Stored items:
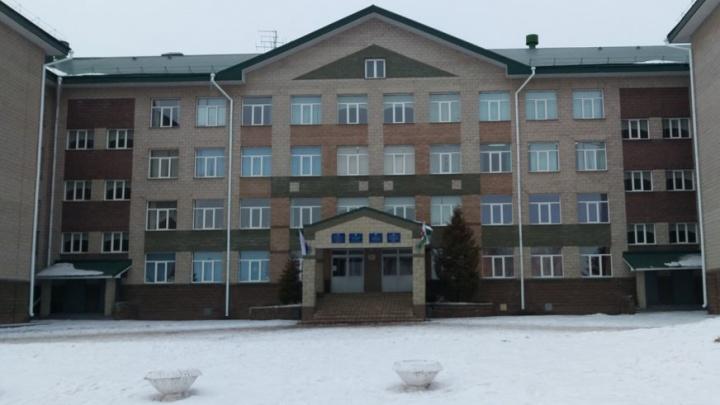 150 рублей за вход: в уфимской школе новогоднюю елку сделали платной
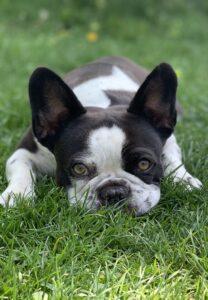 nachhaltiges-hundefutter-tut-allen-gut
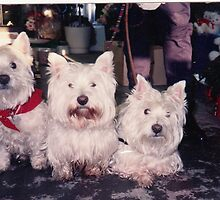 The Three Westie lads by MarianBendeth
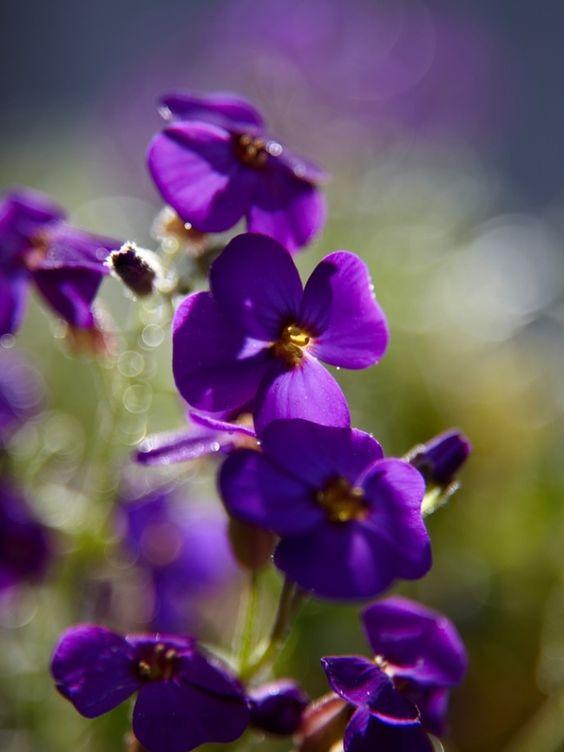 Aubrieta Aubrieta, ook wel Blauwkussen genoemd, houdt van een plekje in de volle zon en wordt zo'n tien centimeter hoog. De volksnaam dankt de plant aan haar compacte bloeivorm: Aubrieta lijkt op een kussen van blauwe bloemetjes. Het kleurenpalet is tegenwoordig bijzonder rijk: blauw, wit, roze, rood en paars. De bloei begint in maart en duurt tot in mei.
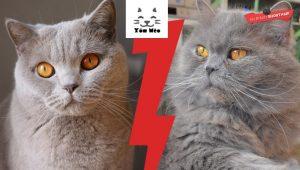 cân nặng và tuổi thọ của mèo anh lông dài
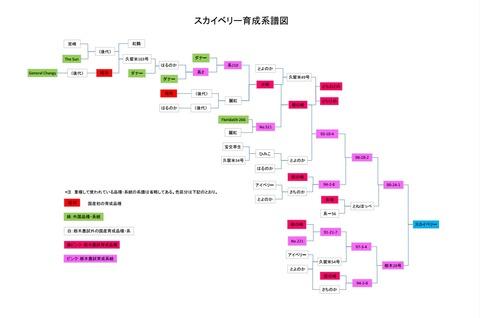スカイベリー系譜図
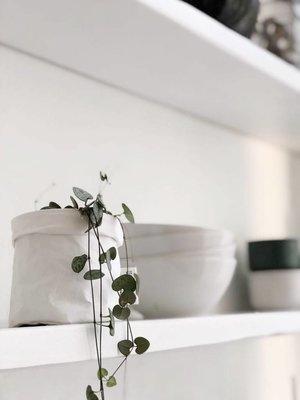 UASHMAMA® Sac à plantes blanc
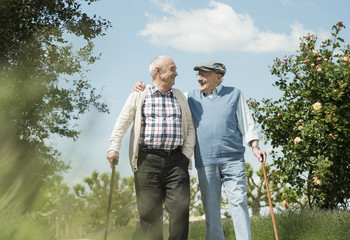 Zwei alte Freunde zu Fuß im Park unterwegs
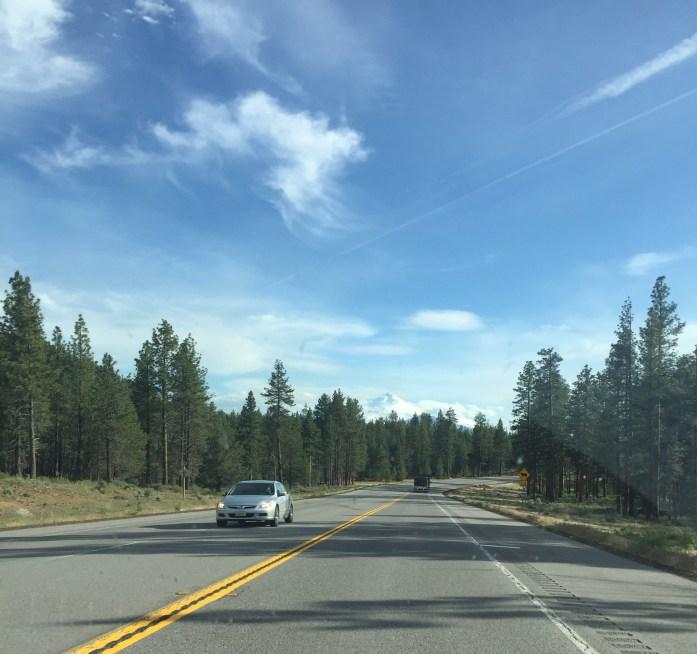 Paisaje de pinos en la Highway 97 en California
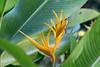 yellow bird of paradise (cbonsig) Tags: costarica guanacaste samara provinciadeguanacaste cr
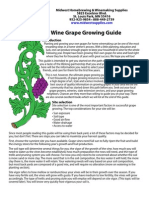 How do I grow grapes for winemaking at home?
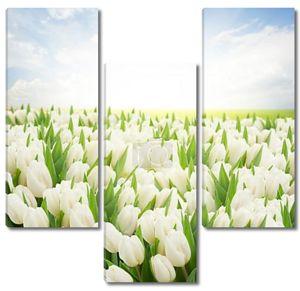 зеленый газон с белыми тюльпанами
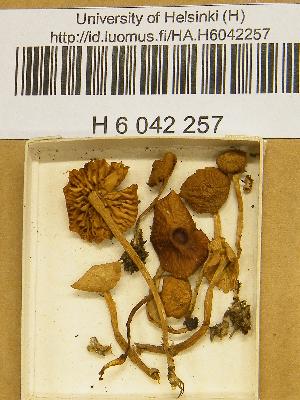 (Galerina allospora - H6042257)  @11 [ ] CreativeCommons - Attribution Non-Commercial Share-Alike (2013) Balint Dima Botanical Museum, Finnish Museum of Natural History, University of Helsinki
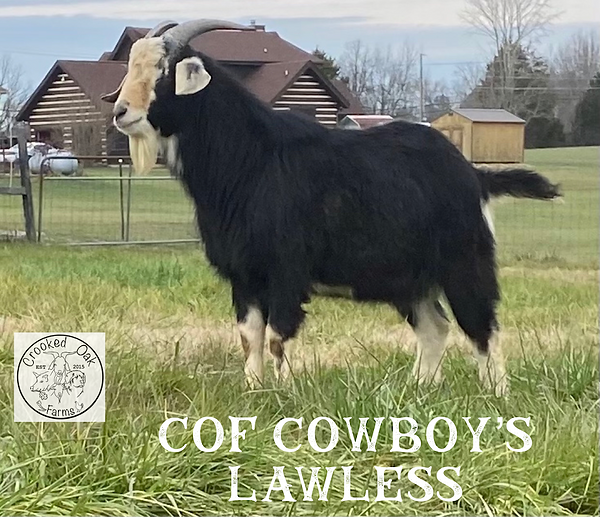 COF LAWLESS.png
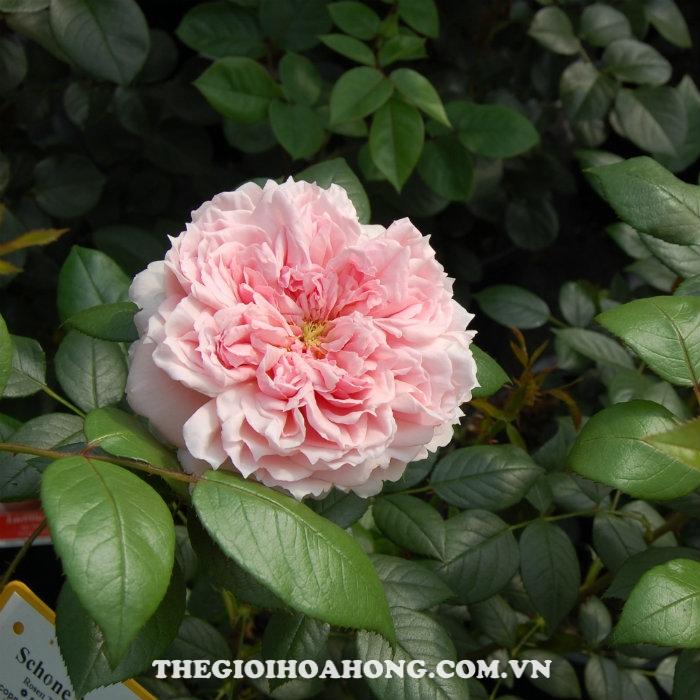 Hoa hồng bụi schone maid
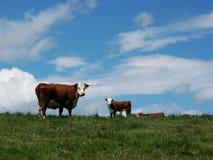 Cow Calf Pair stock photos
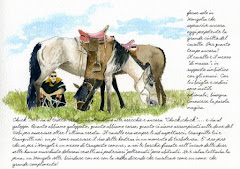 I miei cavalieri in Mongolia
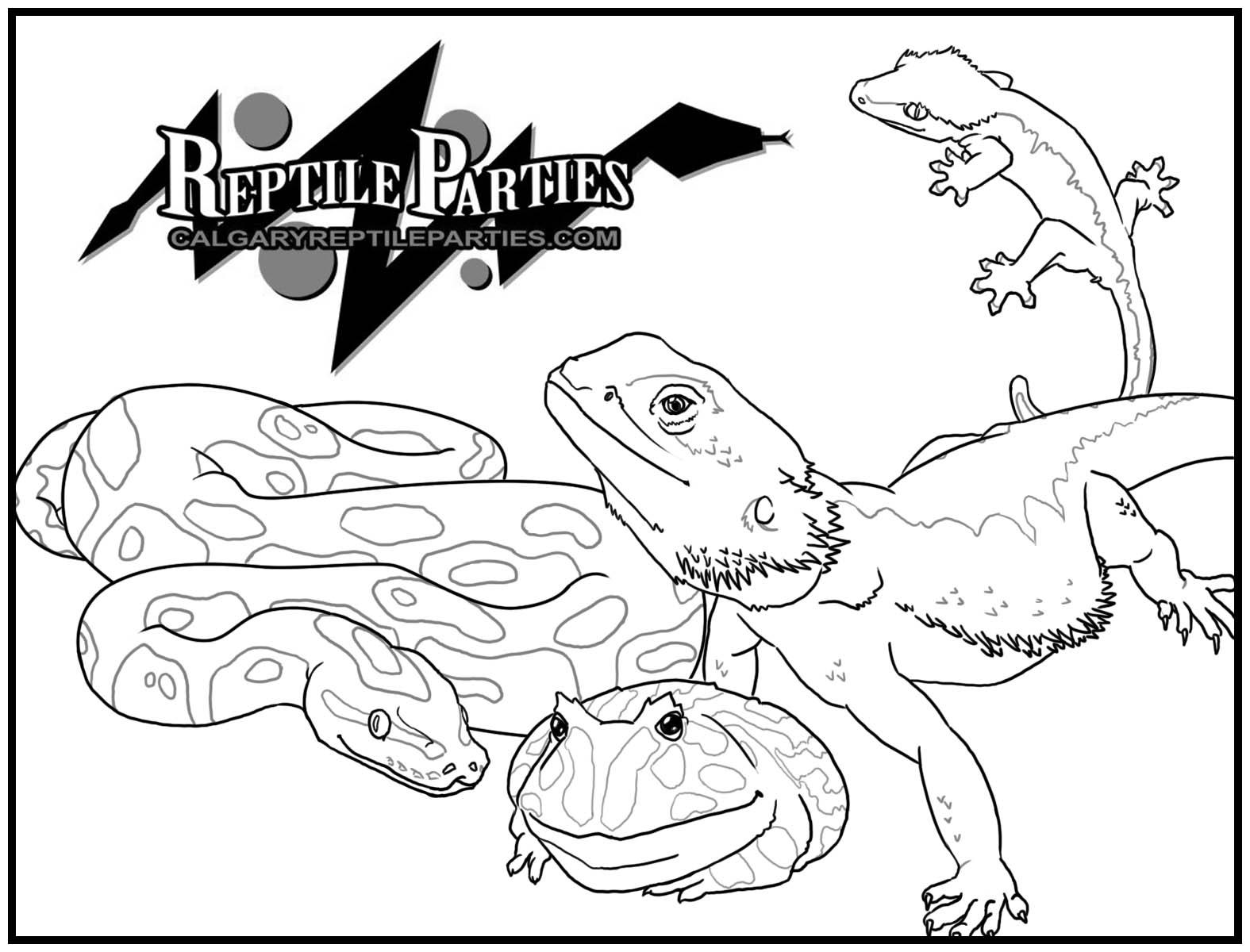 Coloriages à imprimer : Reptiles, numéro : 23973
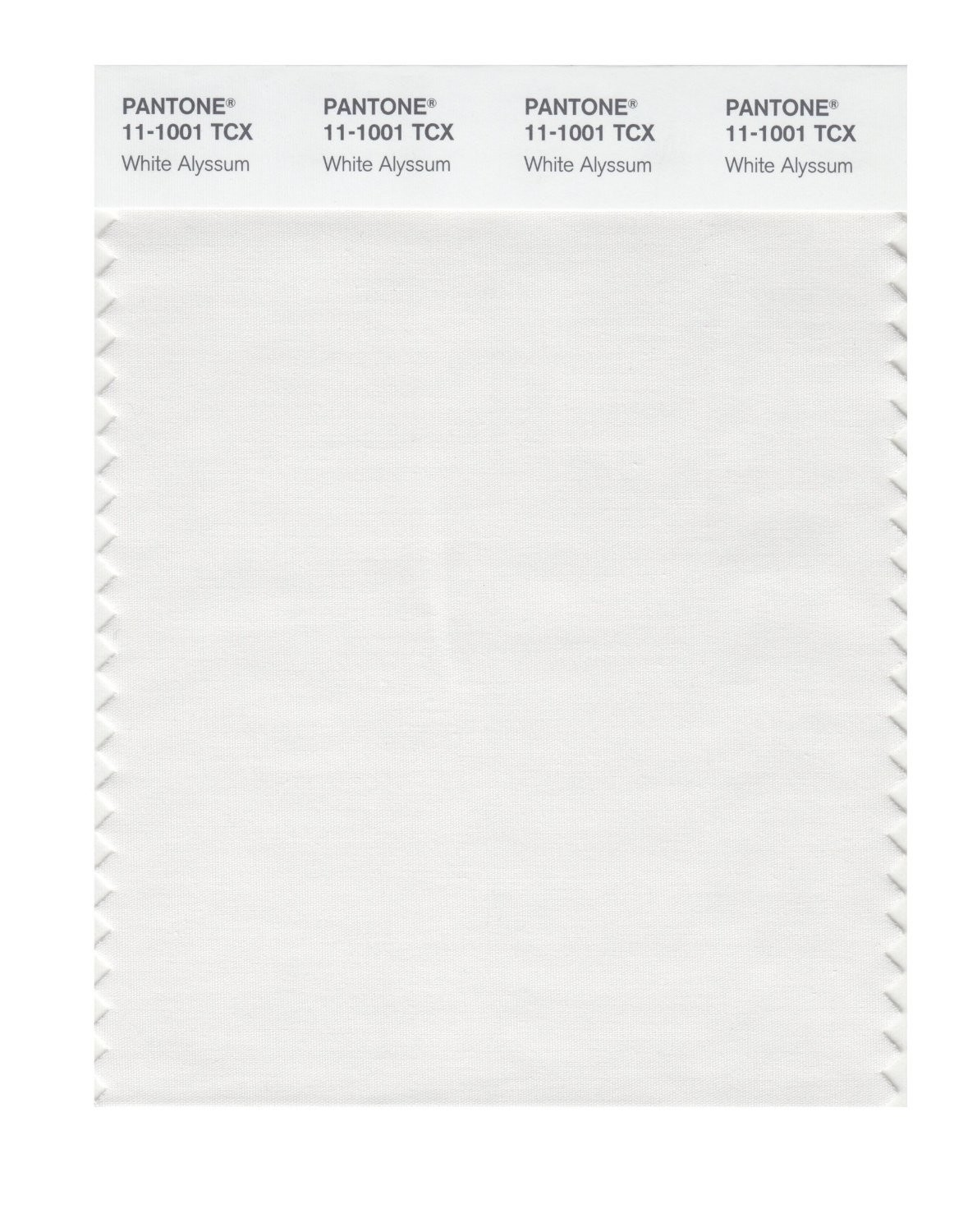 Pantone 11-1001 TCX Swatch Card White Alyssum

_EXERCISE DETAILS:_ Could you reproduce the entries verbatim, leaving out all pictures?

_RESULT FOR THIS TASK:_
 150 рублей за вход: в уфимской школе новогоднюю елку сделали платной
 nachhaltiges-hundefutter-tut-allen-gut
 The Three Westie lads by MarianBendeth
 Aubrieta Aubrieta, ook wel Blauwkussen genoemd, houdt van een plekje in de volle zon en wordt zo'n tien centimeter hoog. De volksnaam dankt de plant aan haar compacte bloeivorm: Aubrieta lijkt op een kussen van blauwe bloemetjes. Het kleurenpalet is tegenwoordig bijzonder rijk: blauw, wit, roze, rood en paars. De bloei begint in maart en duurt tot in mei.
 cân nặng và tuổi thọ của mèo anh lông dài
スカイベリー系譜図
 UASHMAMA® Sac à plantes blanc
 Zwei alte Freunde zu Fuß im Park unterwegs
 Paisaje de pinos en la Highway 97 en California
 yellow bird of paradise (cbonsig) Tags: costarica guanacaste samara provinciadeguanacaste cr
 How do I grow grapes for winemaking at home?
 зеленый газон с белыми тюльпанами
 (Galerina allospora - H6042257)  @11 [ ] CreativeCommons - Attribution Non-Commercial Share-Alike (2013) Balint Dima Botanical Museum, Finnish Museum of Natural History, University of Helsinki
 COF LAWLESS.png
 Hoa hồng bụi schone maid
 Cow Calf Pair stock photos
 I miei cavalieri in Mongolia
 Coloriages à imprimer : Reptiles, numéro : 23973
 Pantone 11-1001 TCX Swatch Card White Alyssum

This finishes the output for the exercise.